[start of Provided data]

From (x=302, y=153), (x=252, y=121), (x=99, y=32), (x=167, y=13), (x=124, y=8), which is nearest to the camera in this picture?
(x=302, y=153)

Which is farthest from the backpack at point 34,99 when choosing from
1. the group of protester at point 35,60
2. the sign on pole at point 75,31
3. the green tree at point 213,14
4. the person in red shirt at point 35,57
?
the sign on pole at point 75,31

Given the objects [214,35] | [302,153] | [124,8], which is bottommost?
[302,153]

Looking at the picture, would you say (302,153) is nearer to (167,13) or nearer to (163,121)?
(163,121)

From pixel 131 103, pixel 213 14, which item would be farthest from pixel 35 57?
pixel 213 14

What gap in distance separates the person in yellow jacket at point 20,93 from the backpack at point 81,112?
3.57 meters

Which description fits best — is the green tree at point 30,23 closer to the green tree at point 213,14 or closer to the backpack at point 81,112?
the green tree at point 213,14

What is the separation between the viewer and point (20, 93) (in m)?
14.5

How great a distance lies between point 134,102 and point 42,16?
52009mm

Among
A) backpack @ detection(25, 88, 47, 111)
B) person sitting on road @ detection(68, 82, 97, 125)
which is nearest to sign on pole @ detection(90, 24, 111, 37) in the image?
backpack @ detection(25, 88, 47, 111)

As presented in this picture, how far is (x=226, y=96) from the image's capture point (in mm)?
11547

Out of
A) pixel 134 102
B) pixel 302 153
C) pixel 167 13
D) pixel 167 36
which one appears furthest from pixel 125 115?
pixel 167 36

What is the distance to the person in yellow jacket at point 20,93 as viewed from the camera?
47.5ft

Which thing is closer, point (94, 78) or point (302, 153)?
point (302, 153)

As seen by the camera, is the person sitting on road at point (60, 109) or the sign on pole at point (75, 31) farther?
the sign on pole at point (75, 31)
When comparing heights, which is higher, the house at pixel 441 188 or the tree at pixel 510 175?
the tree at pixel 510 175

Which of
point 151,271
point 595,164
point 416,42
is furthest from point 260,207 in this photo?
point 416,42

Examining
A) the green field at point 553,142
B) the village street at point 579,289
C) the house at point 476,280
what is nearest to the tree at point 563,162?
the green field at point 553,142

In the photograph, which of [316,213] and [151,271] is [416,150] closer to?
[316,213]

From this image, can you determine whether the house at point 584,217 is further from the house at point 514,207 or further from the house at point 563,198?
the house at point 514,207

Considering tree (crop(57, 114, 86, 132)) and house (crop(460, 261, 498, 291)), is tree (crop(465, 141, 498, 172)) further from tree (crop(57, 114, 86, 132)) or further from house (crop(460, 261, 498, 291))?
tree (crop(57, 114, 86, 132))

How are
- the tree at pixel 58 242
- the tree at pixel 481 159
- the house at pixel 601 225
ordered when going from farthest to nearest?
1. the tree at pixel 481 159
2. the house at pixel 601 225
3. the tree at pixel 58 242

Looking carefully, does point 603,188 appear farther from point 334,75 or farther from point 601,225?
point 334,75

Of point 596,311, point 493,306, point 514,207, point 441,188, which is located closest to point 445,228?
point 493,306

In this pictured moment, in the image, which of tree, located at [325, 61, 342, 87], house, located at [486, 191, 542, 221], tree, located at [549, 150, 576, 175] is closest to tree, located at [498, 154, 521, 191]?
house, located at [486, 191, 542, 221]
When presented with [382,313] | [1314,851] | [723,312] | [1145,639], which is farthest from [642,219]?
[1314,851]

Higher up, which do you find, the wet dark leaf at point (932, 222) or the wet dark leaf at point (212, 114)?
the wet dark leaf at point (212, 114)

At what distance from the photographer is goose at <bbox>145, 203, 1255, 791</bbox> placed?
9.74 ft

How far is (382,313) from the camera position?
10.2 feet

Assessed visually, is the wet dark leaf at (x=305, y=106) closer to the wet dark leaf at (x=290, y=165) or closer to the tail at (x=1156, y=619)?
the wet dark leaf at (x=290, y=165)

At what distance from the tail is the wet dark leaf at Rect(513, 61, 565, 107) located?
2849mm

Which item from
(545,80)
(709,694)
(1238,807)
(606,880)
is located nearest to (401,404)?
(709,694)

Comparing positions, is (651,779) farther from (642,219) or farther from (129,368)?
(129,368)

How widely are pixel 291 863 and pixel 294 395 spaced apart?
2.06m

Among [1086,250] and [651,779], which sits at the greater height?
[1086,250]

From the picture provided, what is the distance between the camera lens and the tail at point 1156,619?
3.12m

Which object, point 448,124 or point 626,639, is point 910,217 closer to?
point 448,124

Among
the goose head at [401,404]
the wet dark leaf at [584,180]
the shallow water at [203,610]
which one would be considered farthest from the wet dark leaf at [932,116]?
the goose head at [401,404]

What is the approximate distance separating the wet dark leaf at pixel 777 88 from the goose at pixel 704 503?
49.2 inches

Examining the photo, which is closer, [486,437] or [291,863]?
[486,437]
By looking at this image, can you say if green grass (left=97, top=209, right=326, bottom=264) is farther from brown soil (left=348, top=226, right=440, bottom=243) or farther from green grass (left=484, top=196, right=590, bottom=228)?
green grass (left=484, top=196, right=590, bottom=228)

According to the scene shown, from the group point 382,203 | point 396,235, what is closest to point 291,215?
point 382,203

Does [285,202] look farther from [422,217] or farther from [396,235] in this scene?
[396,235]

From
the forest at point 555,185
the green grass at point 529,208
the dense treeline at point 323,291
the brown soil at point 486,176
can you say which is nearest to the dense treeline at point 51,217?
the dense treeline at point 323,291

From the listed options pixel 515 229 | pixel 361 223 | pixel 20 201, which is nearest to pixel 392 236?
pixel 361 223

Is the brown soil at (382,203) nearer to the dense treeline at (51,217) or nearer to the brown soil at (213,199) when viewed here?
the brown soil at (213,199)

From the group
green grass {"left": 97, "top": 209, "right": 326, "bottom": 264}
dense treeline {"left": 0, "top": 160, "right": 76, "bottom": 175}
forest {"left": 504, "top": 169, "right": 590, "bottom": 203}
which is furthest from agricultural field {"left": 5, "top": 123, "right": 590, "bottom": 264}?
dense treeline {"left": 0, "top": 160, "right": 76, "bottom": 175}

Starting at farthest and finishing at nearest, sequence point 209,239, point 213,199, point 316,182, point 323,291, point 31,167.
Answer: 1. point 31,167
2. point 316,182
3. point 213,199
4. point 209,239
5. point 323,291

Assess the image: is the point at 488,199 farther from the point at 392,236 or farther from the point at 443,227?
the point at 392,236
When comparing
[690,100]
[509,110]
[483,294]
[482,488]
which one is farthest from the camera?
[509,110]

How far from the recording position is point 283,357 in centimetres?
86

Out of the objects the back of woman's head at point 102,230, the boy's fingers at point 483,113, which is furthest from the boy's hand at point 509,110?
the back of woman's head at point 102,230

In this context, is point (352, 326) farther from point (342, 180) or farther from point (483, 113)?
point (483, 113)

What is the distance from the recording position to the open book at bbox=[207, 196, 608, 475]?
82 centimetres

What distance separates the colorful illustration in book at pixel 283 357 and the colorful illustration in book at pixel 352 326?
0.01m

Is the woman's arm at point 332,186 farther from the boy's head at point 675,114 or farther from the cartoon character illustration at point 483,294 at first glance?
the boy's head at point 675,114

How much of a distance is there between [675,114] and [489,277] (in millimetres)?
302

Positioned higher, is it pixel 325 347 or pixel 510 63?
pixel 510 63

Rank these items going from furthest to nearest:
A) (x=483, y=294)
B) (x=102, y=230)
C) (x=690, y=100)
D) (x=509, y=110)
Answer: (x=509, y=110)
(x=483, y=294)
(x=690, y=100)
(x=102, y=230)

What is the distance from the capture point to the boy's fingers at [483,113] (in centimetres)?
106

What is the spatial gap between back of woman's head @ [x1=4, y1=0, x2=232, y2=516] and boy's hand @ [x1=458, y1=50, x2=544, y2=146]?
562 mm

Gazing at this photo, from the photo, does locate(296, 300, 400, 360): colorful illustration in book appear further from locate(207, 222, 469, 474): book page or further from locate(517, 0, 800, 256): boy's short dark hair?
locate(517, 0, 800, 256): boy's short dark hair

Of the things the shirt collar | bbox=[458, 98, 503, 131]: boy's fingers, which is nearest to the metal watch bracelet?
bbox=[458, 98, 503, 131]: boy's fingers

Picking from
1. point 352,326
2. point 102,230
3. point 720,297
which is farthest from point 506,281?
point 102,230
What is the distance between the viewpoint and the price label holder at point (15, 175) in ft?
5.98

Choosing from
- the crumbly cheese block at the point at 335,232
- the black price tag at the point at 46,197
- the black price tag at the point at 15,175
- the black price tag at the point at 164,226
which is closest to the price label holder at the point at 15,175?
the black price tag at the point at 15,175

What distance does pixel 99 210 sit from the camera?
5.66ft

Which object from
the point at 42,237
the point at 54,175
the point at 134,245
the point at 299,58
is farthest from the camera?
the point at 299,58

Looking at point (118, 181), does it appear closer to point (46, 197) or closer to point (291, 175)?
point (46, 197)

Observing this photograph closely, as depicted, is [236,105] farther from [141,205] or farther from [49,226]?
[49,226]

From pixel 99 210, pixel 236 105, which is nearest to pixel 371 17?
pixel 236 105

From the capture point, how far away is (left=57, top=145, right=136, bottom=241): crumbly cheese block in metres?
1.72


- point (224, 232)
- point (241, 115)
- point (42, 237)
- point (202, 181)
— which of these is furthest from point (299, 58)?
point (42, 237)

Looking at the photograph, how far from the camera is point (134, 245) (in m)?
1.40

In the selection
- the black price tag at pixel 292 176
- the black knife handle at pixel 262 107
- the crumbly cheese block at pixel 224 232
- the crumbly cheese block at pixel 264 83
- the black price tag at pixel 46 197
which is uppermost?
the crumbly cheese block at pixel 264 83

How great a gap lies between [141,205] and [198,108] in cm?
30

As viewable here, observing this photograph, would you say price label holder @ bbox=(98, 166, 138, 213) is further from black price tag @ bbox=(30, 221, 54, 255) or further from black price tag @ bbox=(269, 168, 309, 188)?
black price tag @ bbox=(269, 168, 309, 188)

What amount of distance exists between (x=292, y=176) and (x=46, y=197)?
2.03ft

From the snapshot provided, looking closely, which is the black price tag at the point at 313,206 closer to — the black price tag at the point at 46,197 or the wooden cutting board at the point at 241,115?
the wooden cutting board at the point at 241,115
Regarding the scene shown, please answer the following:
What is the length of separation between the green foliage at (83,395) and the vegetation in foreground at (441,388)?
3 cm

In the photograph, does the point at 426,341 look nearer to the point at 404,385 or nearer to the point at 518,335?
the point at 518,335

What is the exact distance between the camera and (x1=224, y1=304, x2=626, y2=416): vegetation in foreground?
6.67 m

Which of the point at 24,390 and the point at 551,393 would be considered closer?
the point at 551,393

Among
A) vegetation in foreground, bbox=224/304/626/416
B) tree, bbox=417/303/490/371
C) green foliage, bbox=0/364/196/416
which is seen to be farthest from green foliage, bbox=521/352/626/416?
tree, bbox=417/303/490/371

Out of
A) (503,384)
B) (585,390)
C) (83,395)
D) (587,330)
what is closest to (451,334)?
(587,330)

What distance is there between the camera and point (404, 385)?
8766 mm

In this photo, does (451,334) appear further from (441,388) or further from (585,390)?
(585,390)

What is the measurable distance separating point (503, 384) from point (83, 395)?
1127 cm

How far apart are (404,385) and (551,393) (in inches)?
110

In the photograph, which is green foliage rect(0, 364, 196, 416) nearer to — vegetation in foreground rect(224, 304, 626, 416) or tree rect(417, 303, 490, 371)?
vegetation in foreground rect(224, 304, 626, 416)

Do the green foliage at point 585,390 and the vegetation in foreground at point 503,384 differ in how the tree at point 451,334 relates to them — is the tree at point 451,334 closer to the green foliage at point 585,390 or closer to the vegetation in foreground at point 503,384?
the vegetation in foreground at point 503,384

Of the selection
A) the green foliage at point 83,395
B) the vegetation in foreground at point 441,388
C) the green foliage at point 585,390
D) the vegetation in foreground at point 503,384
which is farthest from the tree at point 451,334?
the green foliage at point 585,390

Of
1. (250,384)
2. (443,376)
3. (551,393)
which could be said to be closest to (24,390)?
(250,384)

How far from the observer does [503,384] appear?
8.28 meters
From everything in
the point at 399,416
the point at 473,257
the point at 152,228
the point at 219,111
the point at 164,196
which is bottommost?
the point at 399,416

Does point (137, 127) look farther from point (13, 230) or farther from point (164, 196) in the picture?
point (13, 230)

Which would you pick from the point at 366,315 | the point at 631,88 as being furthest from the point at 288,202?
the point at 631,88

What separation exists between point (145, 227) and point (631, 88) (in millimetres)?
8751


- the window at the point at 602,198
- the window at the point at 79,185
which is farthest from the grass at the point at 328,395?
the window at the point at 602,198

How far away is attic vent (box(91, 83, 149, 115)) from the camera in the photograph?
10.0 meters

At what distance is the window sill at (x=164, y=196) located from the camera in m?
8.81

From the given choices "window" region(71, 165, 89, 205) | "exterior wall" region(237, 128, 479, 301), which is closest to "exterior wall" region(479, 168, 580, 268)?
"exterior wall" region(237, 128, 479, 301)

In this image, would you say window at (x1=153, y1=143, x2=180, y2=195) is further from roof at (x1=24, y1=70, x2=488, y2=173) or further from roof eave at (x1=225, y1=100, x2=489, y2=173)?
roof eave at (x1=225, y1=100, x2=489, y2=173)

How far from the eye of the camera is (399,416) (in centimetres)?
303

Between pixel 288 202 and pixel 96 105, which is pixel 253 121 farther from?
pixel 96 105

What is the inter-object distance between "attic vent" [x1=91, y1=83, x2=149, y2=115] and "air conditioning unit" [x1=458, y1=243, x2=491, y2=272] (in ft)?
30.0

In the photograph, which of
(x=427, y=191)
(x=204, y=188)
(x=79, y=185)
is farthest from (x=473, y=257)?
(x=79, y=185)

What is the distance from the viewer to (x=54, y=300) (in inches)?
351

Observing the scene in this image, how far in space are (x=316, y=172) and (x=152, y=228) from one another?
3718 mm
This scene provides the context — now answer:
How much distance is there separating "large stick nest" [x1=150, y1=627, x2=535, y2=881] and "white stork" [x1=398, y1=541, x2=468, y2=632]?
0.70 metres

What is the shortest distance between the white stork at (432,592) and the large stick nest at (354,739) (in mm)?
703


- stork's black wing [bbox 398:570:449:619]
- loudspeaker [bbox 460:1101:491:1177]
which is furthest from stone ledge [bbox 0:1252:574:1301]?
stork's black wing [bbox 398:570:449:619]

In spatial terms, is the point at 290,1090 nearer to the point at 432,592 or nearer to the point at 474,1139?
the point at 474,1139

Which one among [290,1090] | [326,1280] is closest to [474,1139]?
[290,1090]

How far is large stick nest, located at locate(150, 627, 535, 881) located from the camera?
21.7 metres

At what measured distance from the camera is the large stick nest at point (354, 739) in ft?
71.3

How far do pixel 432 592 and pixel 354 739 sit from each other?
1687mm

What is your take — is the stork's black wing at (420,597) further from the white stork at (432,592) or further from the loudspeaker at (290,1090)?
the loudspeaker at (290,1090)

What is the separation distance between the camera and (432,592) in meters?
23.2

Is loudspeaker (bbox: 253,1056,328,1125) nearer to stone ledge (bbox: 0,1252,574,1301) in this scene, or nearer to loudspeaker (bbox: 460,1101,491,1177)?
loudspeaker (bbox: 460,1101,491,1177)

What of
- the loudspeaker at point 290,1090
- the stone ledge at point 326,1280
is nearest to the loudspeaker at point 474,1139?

[end of Provided data]

■ **Goal**: Turn the lines of the records, from the line containing "From pixel 131" up to and including the line containing "3.57 meters", into a JSON list of strings with one string per line. Leave out any blank lines.

■ **Reply**:
[
  "From pixel 131 103, pixel 213 14, which item would be farthest from pixel 35 57?",
  "pixel 213 14",
  "What gap in distance separates the person in yellow jacket at point 20,93 from the backpack at point 81,112?",
  "3.57 meters"
]